Saved data entries:

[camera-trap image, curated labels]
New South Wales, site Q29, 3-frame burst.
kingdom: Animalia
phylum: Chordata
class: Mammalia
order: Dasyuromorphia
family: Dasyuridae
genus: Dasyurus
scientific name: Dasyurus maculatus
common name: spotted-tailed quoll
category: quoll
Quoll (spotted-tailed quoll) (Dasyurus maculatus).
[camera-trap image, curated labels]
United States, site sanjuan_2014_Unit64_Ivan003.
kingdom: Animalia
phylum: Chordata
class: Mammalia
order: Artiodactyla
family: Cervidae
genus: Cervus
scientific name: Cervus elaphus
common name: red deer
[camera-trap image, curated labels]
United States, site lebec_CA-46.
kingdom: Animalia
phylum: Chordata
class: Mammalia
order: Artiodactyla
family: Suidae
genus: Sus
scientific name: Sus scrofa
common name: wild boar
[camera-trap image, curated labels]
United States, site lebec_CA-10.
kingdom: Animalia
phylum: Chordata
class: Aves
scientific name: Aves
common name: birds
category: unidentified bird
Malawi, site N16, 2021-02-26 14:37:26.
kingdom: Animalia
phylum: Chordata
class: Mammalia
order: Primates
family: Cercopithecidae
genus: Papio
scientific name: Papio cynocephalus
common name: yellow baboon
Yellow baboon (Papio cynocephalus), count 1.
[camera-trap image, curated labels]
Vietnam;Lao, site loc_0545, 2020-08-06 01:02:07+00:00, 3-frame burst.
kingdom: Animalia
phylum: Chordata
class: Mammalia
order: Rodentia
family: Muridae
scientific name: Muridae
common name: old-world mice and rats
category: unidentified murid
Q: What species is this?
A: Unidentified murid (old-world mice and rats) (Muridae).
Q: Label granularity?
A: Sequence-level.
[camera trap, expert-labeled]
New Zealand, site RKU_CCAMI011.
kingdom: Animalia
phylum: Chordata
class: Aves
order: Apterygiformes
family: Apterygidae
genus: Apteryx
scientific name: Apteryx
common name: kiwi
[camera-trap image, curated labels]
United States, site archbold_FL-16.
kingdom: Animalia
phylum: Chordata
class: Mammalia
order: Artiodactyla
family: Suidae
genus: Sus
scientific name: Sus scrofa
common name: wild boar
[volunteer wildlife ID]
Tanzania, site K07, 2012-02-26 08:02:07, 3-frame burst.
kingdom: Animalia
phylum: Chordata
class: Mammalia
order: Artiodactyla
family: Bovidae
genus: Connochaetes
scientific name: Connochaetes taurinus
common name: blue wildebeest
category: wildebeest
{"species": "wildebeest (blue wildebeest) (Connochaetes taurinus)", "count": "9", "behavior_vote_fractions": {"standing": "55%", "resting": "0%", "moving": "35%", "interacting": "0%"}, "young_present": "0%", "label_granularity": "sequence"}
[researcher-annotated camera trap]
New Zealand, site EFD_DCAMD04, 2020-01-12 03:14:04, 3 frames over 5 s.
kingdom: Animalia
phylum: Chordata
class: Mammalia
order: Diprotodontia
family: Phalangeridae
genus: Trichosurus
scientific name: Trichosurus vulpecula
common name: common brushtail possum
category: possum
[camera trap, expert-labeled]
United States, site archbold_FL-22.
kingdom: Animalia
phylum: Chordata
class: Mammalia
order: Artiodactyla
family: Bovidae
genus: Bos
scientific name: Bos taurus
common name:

## Exercise requirements
Respond with nothing but the number of lines in the data above that include the word "species".

## Exercise output
2